# Metamath Proof Explorer

## Theorem cardf2

Description: The cardinality function is a function with domain the well-orderable sets. Assuming AC, this is the universe. (Contributed by Mario Carneiro, 6-Jun-2013) (Revised by Mario Carneiro, 20-Sep-2014)

▸ What is required:
Copy word for word everything in the cardf2 theorem entry from "# Metamath Proof" down to "Mario Carneiro, 20-Sep-2014)".

▸ Exercise data:
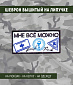 Нашивка на липучке "Мне Всё Можно" фон белый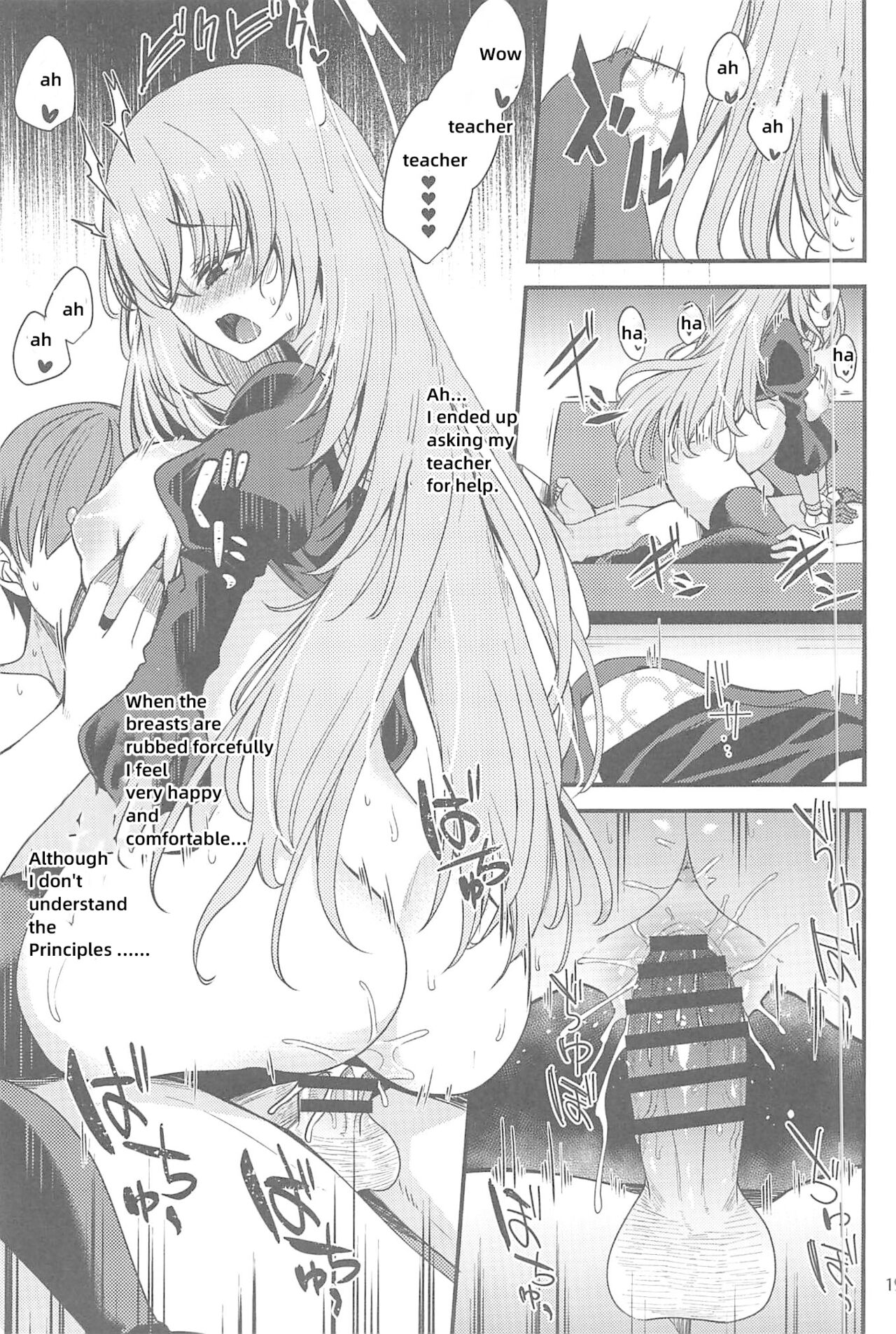 Sakurako-sama wa Nani mo Shiranai - Page 18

▸ Task solution:
# Metamath Proof Explorer

## Theorem cardf2

Description: The cardinality function is a function with domain the well-orderable sets. Assuming AC, this is the universe. (Contributed by Mario Carneiro, 6-Jun-2013) (Revised by Mario Carneiro, 20-Sep-2014)